When was the last time signing an aging big man to a max or a near-max contract ended well? Did it ever end well? Ever since Amar’e Stoudemire’s knees crippled the hopes and dreams of the New York Knicks, teams should be extremely wary of giving aging big-men multi-year max deals. Especially when they have an injury history, as Howard does. Yet they don’t seem to learn. Only last year, Tyson Chandler and Omer Asik were handed two of the biggest free agent contracts of the summer. Despite what you may hear about the cap projections, there is no world in which $60 million over 5 years for a 29 year old Omer Asik made or will ever make sense. Similarly, the hapless Phoenix Suns decided to spend $52 million on a 4 year deal for The Artist Formerly Known as Tyson Chandler, who was already 33(!) at the time. These are the worst moves teams can make, particularly those with developing rosters, as it ties up all the potential cap-space they save on their younger players in huge untradeable contracts . More often than not, it ends in a buyout, a one-sided salary dump trade that costs picks, or an amnesty. Just ask Anderson Varejao. Or Roy Hibbert. Or Kendrick Perkins.

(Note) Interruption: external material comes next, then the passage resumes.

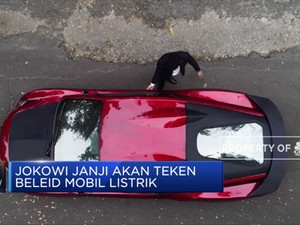 Ternyata, Perpres Mobil Listrik Belum Sampai Di Meja Jokowi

Golden State's Festus Ezeli. Also not Dwight Howard.

Dwight Howard is much better than those guys I just listed, let’s not forget that. He will still lock-down the paint, get you 10 rebounds a game and turn back the clock at the business end of the season. Playoff Dwight is still a thing. However, his offensive game is beyond diminished. It wasn’t great to begin with; Howard’s only post moves after three years with Hakeem Olajuwon AND Kevin McHale are an ugly spin and hook shot that hits the glass and then the rim, or simply being bigger and stronger than the other guy defending him. That is his whole offensive repertoire. Despite this, he will demand touches. Particularly if James Harden isn’t around to gaze blankly at him when he shouts for the ball and just drive into the lane or hit a step-back three anyway. Dwight WAS a star player. For these guys, it doesn’t change. In his head he still is. It’s why Josh Smith couldn’t stop chucking away from beyond the arc and why Rajon Rondo couldn’t take orders of Rick Carlisle. Their egos are built up way too much and then they refuse to accept less as their talents deteriorate, along with their bodies.

The most beautiful move of them all - 'The Dwightshake'

 Howard had season-ending back surgery in 2012 and he didn’t look the same during the following season, and not just because he was sporting Lakers’ purple and gold and an ill-advised headband. On top of this, he missed half of the 2014-15 season with persistent knee trouble. The guy is gradually breaking down, there are no two ways about it. It happens, and it happens sooner than you think to big men. On paper he is only 30, but he has been banging down low with NBA centers since he was 18, it takes its toll. Howard may yet add wrinkles to his play to extend his longevity in the league, but I’d be surprised. He just doesn’t have the game to last another decade à la Duncan and Garnett.

 

Deep down Dwight knows this. Which is why he will he opt out of a guaranteed $23 million next season with the Houston Rockets and seek one last multi-year max contract with a gullible franchise. And someone will bite. The cap room explosion and a top-heavy free agency class mean that in some instances teams will have more money than they know what to do with, the perfect storm for albatross contracts that will have fans screaming into their pillows in a year’s time.

Dwight Howard still has a couple of solid years left in him, but after that, he will transform from 'Dwight Howard - Basketball Player' into 'Dwight Howard's Expiring Contract'. Let's hope it's not on the Magic.